La interferencia es un fenómeno óptico de difícil observación. Ejemplos accesibles son los colores de las pompas de jabón, los colores en las manchas de aceite de automóvil sobre el asfalto estiradas por la lluvia, en gotas de agua, o en gafas. No obstante existe un ejemplo de interferencia muy accesible y conocido al menos desde los tiempos de Newton. Se trata de la interferencia en espejos sucios. Vea también un interferómetro de celo.

 

Para tener un buen espejo sucio se puede espolvorear polvos de talco. Para ver la interferencia deben cumplirse tres requisitos: (a) hay que usar una fuente de luz del menor tamaño posible, como una linterna, (b) hay que colocarse a una distancia suficiente del espejo, del orden de un metro o dos, (c) el ojo y la fuente de luz deben estar lo más próximas entre sí que sea posible y en la  dirección perpendicular al espejo. Cumpliendo estos requisitos es fácil ver franjas de colores en el espejo. Si el alineamiento del ojo y de la fuente de luz es bueno se pueden ver anillos concéntricos. También se pueden fotografiar las franjas de interferencia fotografiando el espejo sucio con flash (el flash hace de fuente de luz y suele estar cerca del objetivo de la cámara que hace de ojo). En ocasiones se ven simultáneamente dos sistemas de franjas, uno distinto con cada ojo.

 

 

Con un puntero láser se obtiene un mayor número de franjas. Sosteniendo el puntero sobre el espejo con talco se observan las franjas en el techo (con el láser como fuente de luz nunca use el ojo, observe las franjas sobre la pared o use una cámara).
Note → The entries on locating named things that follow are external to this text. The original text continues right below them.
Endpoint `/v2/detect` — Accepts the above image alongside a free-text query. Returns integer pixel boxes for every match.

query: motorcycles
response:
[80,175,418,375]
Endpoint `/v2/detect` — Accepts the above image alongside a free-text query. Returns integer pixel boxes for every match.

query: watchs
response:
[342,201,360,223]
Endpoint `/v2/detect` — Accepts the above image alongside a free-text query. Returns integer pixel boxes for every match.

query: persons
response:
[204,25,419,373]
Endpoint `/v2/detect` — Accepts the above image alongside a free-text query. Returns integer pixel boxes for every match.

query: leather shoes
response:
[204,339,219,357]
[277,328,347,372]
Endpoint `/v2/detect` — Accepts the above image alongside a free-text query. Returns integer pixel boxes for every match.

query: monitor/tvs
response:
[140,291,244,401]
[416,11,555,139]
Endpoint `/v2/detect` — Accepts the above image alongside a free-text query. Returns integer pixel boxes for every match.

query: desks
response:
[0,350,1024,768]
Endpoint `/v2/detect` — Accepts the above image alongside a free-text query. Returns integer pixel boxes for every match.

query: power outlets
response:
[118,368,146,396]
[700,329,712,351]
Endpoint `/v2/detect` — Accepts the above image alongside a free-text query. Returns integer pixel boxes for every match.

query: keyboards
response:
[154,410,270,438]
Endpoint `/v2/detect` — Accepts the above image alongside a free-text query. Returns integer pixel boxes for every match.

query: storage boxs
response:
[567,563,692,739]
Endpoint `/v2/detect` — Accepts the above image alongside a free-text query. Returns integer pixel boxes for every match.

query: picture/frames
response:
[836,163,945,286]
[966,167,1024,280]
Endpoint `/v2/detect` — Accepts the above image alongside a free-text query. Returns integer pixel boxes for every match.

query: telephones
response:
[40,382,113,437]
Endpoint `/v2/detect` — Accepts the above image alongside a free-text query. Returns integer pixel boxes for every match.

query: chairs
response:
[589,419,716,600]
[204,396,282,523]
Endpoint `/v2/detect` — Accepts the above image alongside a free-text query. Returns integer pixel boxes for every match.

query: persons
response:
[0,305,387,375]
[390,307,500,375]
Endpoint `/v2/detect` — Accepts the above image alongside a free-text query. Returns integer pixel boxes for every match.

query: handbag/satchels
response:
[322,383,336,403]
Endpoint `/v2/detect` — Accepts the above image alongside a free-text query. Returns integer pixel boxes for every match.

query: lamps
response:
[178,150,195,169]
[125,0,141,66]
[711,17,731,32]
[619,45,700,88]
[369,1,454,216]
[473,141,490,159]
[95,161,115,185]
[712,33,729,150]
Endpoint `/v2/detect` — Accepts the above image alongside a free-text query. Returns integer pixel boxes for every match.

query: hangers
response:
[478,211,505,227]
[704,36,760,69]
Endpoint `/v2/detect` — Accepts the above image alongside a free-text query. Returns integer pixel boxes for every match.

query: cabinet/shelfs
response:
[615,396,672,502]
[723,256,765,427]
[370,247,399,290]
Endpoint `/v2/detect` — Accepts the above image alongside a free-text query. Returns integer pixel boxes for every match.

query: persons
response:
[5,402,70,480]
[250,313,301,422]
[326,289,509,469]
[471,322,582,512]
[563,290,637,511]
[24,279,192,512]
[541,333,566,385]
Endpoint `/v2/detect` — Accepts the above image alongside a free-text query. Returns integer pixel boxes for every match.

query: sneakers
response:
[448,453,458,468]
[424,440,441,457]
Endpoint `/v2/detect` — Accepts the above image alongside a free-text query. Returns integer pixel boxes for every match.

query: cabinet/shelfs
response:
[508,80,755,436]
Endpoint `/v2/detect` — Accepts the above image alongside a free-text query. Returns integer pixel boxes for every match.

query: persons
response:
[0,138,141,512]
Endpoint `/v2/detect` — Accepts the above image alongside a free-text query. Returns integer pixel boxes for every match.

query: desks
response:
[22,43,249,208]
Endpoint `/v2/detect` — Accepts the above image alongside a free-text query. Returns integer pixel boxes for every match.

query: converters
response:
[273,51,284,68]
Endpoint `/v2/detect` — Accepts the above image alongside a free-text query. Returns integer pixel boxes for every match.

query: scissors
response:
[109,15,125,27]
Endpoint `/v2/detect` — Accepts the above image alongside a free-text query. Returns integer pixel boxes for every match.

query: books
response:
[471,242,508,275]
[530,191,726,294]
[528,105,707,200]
Fotografía de las franjas láser realizada y cedida amablemente por Irene Bachiller Perea.

 

           

 

En este montaje la interferencia ocurre entre los rayos de luz que han pasado por un mismo grano de talco depositado sobre el vidrio que hay sobre la lámina metálica del espejo. Uno de los rayos (en línea de trazos en la figura) pasa primero por el talco y luego se refleja en el espejo. El otro rayo (en línea continua en la figura) primero se refleja en el espejo y luego pasa por el mismo grano de talco. Deben pasar por el mismo grano para que los dos rayos lleven vidas parecidas (es decir sean coherentes) y puedan interferir.